- Prompt
Copy the lemma from "This can be" to "proof as follows.", switching "direct" to "self-contained".

#### Excerpt ####

Lemma 15.45.13. Let $R$ be a Noetherian local ring. Let $\mathfrak p \subset R$ be a prime. Then
\[ R^ h \otimes _ R \kappa (\mathfrak p) = \prod \nolimits _{i = 1, \ldots , t} \kappa (\mathfrak q_ i) \quad \text{resp.}\quad R^{sh} \otimes _ R \kappa (\mathfrak p) = \prod \nolimits _{i = 1, \ldots , s} \kappa (\mathfrak r_ i) \]
where $\mathfrak q_1, \ldots , \mathfrak q_ t$, resp. $\mathfrak r_1, \ldots , \mathfrak r_ s$ are the prime of $R^ h$, resp. $R^{sh}$ lying over $\mathfrak p$. Moreover, the field extensions $\kappa (\mathfrak q_ i)/\kappa (\mathfrak p)$ resp. $\kappa (\mathfrak r_ i)/\kappa (\mathfrak p)$ are separable algebraic.
Proof.
This can be deduced from the more general Lemma 15.45.12 using that the henselization and strict henselization are Noetherian (as we've seen above). But we also give a direct proof as follows.

#### Information shown ####

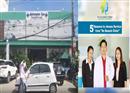 ព្រះរាជអាជ្ញា និងអភិបាលខណ្ឌឫស្សីកែវ ចុះបិទគ្លីនិក «De Beauté Clinic» ក្រោយ​វះកាត់​ពង្រីកសុដន់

####

- Written answer
This can be deduced from the more general Lemma 15.45.12 using that the henselization and strict henselization are Noetherian (as we've seen above). But we also give a self-contained proof as follows.